Reply by ThumperTDC on 02/16/2006 10:52:49 AM
Went for a second ride on the bike Sunday, this time I was able to get a few more miles on the bike. Once again I had a grin all day out riding. The bike handles awesome with these forks. I am able to pick a line and stick with it, the bike wants to stay upright in the ruts. Even riding down trails with ruts and trying to stay out of the ruts the bikes wants to stay right where I am pointing it. I went on one trail and I can honestly say if I had my stock fork setup, I would have crashed. It was an uphill section of trail, not super steep, but steep enough there were huge water bars for water run off. I opened it up to see how it would perform. There were some rocks about the size of a softball if not a little bigger, so the trail was a little loose. I hit some of those rocks which wanted to wash out my front tire. They had me leaning over pretty good, but I was able to turn the bars and keep going. I was truly amazed, it the same thing would have happened with my stock forks with a fork brace I know I would have been picking myself up off of the ground.

I was told by a few folks that my bike would be more top heavy when out riding it. To be honest, the only time I can tell its a little heavier was when I am loading it on to my trailer without a ramp. These forks on my bike feel like they came from the factory on the bike.

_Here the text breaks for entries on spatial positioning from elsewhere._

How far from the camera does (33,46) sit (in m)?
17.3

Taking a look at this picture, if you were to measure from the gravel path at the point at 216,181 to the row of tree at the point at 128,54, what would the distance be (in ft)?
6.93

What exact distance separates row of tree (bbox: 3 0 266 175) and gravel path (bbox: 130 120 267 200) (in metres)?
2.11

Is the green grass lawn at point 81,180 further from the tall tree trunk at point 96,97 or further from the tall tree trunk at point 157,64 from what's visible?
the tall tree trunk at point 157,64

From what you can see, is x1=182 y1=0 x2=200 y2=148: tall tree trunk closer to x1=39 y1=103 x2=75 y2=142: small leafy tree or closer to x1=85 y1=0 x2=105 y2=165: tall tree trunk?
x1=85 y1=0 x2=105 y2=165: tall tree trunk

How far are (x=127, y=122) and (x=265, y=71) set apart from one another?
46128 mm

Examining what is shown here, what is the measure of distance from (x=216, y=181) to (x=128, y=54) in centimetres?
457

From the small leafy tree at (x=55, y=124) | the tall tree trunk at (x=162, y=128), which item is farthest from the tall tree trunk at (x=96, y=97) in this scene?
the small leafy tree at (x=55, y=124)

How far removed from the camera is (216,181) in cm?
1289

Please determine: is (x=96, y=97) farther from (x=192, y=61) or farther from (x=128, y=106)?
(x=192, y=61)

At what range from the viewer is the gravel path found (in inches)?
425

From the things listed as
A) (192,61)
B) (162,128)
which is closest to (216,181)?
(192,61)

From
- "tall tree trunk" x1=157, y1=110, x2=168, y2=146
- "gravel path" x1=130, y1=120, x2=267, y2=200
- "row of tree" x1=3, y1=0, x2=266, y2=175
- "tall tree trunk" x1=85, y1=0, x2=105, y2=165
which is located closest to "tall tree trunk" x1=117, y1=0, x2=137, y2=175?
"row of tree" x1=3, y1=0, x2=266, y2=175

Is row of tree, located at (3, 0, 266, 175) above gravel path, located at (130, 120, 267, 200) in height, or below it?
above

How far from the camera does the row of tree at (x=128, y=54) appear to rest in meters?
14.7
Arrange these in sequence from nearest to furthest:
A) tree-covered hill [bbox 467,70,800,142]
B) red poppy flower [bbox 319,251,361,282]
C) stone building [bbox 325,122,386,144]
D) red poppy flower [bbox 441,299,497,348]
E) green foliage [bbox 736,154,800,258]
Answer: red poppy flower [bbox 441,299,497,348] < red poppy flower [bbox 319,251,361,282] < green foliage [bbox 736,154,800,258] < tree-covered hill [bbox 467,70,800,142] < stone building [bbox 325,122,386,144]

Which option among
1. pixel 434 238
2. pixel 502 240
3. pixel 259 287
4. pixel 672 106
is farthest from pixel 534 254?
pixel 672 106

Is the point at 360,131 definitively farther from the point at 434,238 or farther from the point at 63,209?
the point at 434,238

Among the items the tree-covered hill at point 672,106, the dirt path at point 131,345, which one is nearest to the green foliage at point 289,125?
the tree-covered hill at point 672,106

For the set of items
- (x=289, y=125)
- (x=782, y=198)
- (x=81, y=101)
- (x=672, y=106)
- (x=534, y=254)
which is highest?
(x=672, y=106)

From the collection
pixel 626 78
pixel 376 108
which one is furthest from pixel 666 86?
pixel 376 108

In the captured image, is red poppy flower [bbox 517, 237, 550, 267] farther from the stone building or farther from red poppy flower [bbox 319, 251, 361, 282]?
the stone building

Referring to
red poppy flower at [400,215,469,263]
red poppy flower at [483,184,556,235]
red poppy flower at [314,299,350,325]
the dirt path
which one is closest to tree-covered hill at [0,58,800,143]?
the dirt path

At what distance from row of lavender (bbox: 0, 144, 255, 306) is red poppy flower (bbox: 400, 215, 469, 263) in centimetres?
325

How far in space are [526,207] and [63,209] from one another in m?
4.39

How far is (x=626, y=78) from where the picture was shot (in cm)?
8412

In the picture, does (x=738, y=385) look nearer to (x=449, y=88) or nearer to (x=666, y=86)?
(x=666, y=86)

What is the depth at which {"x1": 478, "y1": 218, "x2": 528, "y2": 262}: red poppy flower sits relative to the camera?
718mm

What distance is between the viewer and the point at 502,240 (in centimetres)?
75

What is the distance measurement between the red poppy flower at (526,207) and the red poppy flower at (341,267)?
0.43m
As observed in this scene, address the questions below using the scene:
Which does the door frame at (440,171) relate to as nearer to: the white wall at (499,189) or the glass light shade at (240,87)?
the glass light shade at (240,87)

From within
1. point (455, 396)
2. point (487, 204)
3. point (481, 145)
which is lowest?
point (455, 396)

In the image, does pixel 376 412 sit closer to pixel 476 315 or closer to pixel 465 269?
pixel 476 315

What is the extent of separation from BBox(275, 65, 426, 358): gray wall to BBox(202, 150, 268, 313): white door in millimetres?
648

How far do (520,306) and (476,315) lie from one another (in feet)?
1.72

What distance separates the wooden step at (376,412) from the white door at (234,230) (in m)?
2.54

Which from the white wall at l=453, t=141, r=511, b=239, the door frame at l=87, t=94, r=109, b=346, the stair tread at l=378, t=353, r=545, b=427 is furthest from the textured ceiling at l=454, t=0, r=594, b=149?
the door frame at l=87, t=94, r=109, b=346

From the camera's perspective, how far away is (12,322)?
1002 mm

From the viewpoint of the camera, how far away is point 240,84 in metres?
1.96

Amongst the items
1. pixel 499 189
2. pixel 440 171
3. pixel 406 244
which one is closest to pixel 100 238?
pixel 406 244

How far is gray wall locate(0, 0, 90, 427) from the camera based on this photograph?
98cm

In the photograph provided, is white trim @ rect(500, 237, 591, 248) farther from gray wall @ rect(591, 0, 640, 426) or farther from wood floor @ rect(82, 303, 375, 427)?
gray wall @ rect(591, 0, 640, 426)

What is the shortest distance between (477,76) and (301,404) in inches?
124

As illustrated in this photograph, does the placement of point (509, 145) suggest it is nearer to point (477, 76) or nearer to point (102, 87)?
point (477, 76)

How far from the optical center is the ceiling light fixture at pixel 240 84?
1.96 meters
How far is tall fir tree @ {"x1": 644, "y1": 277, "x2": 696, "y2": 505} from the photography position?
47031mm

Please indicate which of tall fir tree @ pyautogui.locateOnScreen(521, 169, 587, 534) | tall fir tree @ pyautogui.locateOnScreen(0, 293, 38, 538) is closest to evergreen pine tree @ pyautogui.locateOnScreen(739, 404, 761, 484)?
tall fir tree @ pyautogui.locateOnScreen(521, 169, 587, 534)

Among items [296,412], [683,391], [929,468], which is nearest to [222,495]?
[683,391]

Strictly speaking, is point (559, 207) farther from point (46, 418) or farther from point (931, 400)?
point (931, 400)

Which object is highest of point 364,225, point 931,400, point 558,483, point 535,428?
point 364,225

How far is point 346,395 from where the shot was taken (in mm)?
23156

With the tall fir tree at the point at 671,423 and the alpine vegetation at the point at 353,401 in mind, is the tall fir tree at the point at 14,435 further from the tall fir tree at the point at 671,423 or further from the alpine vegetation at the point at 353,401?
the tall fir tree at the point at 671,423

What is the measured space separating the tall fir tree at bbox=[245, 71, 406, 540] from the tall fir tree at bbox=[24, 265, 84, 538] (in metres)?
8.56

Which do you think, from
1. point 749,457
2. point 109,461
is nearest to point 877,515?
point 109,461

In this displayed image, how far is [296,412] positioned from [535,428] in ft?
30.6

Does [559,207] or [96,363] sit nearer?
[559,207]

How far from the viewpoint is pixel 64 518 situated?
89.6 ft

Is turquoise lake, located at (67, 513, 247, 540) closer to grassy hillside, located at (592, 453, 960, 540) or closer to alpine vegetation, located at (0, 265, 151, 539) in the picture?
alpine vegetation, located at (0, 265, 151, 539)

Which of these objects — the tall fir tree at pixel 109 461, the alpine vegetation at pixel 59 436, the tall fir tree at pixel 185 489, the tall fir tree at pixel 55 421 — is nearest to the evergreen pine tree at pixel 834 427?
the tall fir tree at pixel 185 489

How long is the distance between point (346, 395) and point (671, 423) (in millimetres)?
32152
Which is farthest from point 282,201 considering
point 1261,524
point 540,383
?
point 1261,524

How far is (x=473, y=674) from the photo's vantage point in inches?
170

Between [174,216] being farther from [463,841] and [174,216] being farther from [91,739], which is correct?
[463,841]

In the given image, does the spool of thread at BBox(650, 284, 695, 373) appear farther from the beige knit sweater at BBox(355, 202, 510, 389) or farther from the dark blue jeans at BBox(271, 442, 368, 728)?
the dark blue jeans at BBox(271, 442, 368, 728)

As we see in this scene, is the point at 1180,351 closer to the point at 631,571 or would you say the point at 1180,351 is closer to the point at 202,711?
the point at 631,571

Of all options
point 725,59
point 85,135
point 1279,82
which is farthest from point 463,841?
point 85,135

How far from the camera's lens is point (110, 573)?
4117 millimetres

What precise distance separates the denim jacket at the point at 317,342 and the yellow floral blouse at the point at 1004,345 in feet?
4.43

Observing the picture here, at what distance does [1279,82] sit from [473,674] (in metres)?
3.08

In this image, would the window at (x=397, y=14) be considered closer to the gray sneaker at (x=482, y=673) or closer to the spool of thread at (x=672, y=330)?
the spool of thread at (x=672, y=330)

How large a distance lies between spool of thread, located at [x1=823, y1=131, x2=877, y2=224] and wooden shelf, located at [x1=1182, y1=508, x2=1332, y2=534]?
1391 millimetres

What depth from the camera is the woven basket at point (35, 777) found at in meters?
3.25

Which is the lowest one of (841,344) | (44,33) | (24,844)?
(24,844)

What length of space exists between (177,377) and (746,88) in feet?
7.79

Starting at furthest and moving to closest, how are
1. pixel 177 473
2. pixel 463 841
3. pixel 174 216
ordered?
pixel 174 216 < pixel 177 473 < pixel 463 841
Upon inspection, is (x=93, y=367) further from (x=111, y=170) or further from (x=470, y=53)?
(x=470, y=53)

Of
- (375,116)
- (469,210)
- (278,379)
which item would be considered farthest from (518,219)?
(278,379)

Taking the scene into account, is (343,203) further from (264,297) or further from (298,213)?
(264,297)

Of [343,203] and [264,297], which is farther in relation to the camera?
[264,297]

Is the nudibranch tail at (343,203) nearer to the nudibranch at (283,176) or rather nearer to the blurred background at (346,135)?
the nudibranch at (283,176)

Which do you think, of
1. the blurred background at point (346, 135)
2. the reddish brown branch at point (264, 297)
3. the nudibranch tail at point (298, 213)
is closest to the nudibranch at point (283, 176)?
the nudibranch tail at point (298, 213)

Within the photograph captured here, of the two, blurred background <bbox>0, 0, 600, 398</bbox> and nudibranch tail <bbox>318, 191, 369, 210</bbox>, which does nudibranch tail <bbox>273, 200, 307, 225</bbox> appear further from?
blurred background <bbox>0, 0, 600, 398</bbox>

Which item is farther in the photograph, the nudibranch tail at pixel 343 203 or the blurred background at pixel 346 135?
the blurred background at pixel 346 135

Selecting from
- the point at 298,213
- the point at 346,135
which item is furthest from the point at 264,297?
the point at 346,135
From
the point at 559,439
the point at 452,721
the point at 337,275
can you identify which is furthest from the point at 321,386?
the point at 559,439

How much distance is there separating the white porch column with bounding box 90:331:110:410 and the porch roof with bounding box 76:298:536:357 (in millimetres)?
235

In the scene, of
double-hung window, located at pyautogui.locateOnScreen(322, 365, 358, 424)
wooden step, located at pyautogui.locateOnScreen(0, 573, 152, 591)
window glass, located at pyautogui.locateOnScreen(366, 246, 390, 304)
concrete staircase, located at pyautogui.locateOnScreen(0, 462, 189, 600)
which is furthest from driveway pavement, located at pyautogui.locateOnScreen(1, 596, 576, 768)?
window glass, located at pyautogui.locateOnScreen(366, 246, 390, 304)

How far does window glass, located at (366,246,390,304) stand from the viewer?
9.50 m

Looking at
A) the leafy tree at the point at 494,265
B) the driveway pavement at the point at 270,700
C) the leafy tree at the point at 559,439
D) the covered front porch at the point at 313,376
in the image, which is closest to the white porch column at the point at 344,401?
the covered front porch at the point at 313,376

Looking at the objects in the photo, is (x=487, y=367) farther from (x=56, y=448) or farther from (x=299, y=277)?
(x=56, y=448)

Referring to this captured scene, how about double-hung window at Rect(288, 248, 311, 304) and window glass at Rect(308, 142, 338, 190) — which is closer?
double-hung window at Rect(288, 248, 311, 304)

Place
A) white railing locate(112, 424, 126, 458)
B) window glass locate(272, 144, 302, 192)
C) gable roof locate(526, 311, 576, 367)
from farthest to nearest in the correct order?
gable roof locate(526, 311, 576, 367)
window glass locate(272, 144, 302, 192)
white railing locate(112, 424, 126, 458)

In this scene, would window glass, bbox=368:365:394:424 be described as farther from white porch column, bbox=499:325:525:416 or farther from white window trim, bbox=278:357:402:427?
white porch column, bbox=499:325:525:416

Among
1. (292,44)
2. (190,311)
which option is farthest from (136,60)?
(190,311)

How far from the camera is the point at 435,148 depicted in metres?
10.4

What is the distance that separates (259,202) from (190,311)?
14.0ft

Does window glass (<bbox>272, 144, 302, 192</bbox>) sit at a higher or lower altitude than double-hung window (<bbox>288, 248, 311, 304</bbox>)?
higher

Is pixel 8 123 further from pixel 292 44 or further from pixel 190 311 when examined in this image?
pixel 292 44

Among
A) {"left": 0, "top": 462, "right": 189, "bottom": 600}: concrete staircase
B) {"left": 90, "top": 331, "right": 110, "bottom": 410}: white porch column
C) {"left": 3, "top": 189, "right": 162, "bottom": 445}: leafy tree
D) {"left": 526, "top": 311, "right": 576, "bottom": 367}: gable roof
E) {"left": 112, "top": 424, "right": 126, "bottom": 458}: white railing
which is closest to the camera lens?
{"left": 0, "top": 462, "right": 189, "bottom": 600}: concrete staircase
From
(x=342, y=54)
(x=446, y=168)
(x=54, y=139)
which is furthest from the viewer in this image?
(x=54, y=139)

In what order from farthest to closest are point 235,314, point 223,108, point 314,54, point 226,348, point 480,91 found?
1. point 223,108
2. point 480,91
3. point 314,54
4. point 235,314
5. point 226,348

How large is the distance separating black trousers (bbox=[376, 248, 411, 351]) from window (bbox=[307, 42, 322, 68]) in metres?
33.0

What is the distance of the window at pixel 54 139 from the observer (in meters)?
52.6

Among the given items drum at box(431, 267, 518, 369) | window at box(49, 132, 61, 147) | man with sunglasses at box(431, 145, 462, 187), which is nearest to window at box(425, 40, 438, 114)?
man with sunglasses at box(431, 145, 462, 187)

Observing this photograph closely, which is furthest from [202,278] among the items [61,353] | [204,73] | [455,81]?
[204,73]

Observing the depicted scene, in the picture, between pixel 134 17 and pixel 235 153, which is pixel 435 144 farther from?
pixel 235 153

Before I had messed with he stock shims in my XR forks. This had helped, the small hits you couldn't feel, but some of the larger ones you definitely could. The new forks and valving you really can't feel any of it. Riding down a gravel road you can tell they are stiffer, but as soon as you hit the trail and they start working you can't feel a thing.

At first, to me this mod was right up there with getting a pumper carb. I was not going to do it. I thought I had my stock forks dialed in, just like I had with my stock carb. I went into this project thinking that if I didn't like it I could resell it all and get my money out of it, especially since it would have been a complete front end. I was really nervous, I really like having a plush suspension to soak up the bumps, which was how I had my stock suspension set up. I honestly had my doubts with these forks, especially after I got the bike together and before I had a chance to ride it. With it complete and not that I have some time on the bike, I could not be happier with this mod. I am still up in the air if I would do this mod before engine work, but for those thinking about going this route, I say do it, IMHO its money well spent.

Reply by bpoulter on 02/18/2006 04:14:19 AM
Good to hear your report on the finished job. Sounds like the best handling mod after replacing the IRC tires with real dirt ones! Makes me keener to get my one going, it's on the back burner as the house is being renovated and lots of stuff is packed up and the XR is neglected out the back. No shed. I decided to go the USD route to avoid going to a fork brace and the modding the standard forks, only to probably go USD after that. Glad I made the choice. My main motivator was to stop tire chirp at 150km braking to 40km and leave the bike balanced after the braking to pitch it into the hairpin.